1967 protestieren Studenten gegen den Besuch des Schahs von Persien. Dabei wird nicht nur der Student Benno Ohnesorg von der Polizei erschossen, sondern auch Fritz Teufel wegen eines angeblichen Steinwurfs verhaftet. Als zum Prozessauftakt im Kriminalgericht Mohabit der Richter den Saal betritt, bleibt Teufel als einziger demonstrativ sitzen und wird vom Richter aufgefordert, sich zu erheben. Teufels trotzige Antwort: "Naja, wenn es der Wahrheitsfindung dient", schreibt Geschichte. Laut Prozessberichterstatter Uwe Wesel verändert der Satz die gesamte Gerichtskultur: "Die Bundesrepublik lachte, und es war ein befreiendes Lachen, nämlich eine Befreiung vom autoritären Ton in den Sälen der Justiz."

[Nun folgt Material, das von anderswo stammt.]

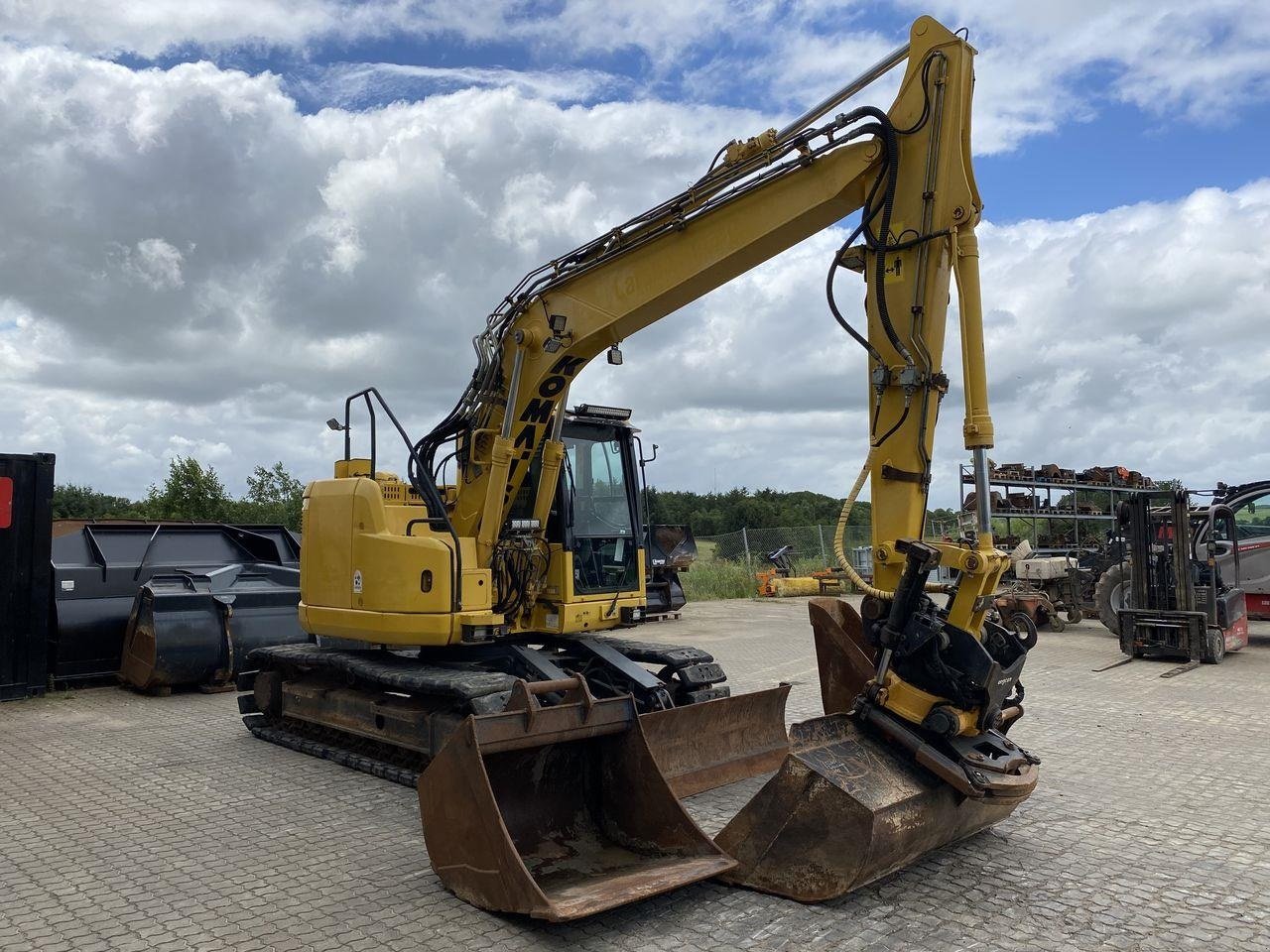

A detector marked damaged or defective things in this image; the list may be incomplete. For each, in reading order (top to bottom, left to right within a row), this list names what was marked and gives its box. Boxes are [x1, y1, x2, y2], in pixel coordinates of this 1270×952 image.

rusty bucket [419, 680, 736, 923]
rusty bucket [715, 599, 1031, 903]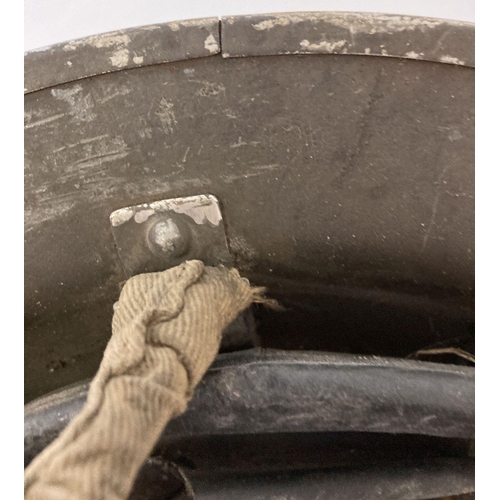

Anderes findet die Bundesrepublik allerdings weniger lustig. Als die Kommune I nach einer Brandkatastrophe in einem Brüsseler Kaufhaus mit über 300 Todesopfern im Mai 1967 unter dem Titel "Wann brennen die Berliner Kaufhäuser?" ein Flugblatt veröffentlicht, das den Brand satirisch als Übertragung des Vietnamkriegs auf Europa begrüßt, geht ein Sturm der Entrüstung durchs Land. Kritik der ernsten Linken, Eifersüchteleien, Machtkämpfe und Drogen tun ein Übriges, um die Gruppe zu zermürben. Als im November 1969 Rocker in die Räume eindringen und das Mobiliar zertrümmern, löst sich die Kommune I endgültig auf.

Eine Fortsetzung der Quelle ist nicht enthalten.